Le Lion amoureux - Jean de La Fontaine

À Mademoiselle de Sévigné

 

Sévigné, de qui les attraits

Servent aux grâces de modèle,

Et qui naquîtes toute belle,

À votre indifférence près,

Pourriez-vous être favorable

Aux jeux innocents d’une Fable,

Et voir, sans vous épouvanter,

Un Lion qu’Amour sut dompter ?

Amour est un étrange maître.

Heureux qui peut ne le connaître

Que par récit, lui ni ses coups !

Quand on en parle devant vous,

Si la vérité vous offense,

La Fable au moins se peut souffrir :

Celle-ci prend bien l’assurance

De venir à vos pieds s’offrir,

Par zèle et par reconnaissance.

 

Du temps que les bêtes parlaient,

Les Lions, entre autres, voulaient

Être admis dans notre alliance.

Pourquoi non ? Puisque leur engeance

Valait la nôtre en ce temps-là,

Ayant courage, intelligence,

Et belle hure outre cela.

Voici comment il en alla.

Un Lion de haut parentage,

En passant par un certain pré,

Rencontra Bergère à son gré :

Il la demande en mariage.

Le père aurait fort souhaité

Quelque gendre un peu moins terrible.

La donner lui semblait bien dur ;

La refuser n’était pas sûr ;

Même un refus eût fait, possible,

Qu’on eût vu quelque beau matin

Un mariage clandestin.

Car outre qu’en toute manière

La belle était pour les gens fiers,

Fille se coiffe volontiers

D’amoureux à longue crinière.

Le Père donc ouvertement

N’osant renvoyer notre amant,

Lui dit : Ma fille est délicate ;

Vos griffes la pourront blesser

Quand vous voudrez la caresser.

Permettez donc qu’à chaque patte

On vous les rogne, et pour les dents

Qu’on vous les lime en même temps.

Vos baisers en seront moins rudes,

Et pour vous plus délicieux ;

Car ma fille y répondra mieux,

Étant sans ces inquiétudes.

Le Lion consent à cela,

Tant son âme était aveuglée !

Sans dents ni griffes le voilà,

Comme place démantelée.

On lâche sur lui quelques chiens :

Il fit fort peu de résistance.

Amour, amour, quand tu nous tiens,

On peut bien dire : Adieu prudence.

 

Publié en 1668 dans le recueil Les fables du livre IV.

Portrait de Jean de la FontaineJean de La Fontaine (1621-1695), célèbre pour ses Fables devenues des classiques, fut aussi un observateur astucieux des passions humaines, dont l’amour.
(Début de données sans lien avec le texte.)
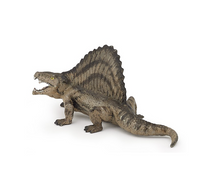 Charger l&#39;image dans la galerie, Figurines Mini Plus - Dinosaures Lot 2 (6 pièces)
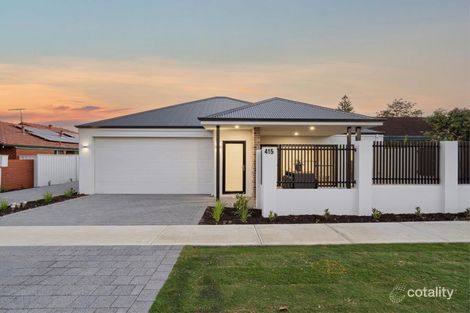 415 Lennard St, Dianella, WA 6059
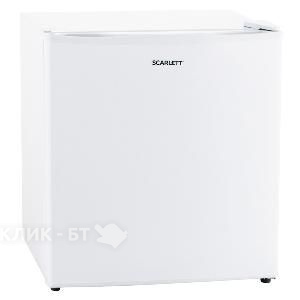 Холодильник Scarlett SC F-5001W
Ce maître des mots, né à Château-Thierry, abandonna une carrière juridique pour se consacrer à l’écriture sous le mécénat de Nicolas Fouquet. Si ses fables animalières masquent souvent des critiques sociales, Le Lion amoureux (1668) explore avec finesse les faiblesses du cœur. Dédiée à Mademoiselle de Sévigné, jeune femme réputée pour sa froideur, cette fable métamorphose Louis XIV en lion épris d’une bergère, contraint de sacrifier griffes et dents pour séduire – allégorie des compromis absurdes imposés par l’amour. La Fontaine y dépeint, derrière l’humour, l’aveuglement passionnel qui réduit les puissants à l’impuissance : le fauve désarmé succombe sous les chiens, symbole cruel de la vulnérabilité amoureuse. Ce poème, inspiré d’Ésope mais enrichi d’une grâce typiquement française, révèle comment La Fontaine transcendait les moralités antiques pour en faire des miroirs intemporels des travers humains. Même aujourd’hui, sa plume légère et incisive rappelle que l’amour, « étrange maître », triomphe toujours de la raison.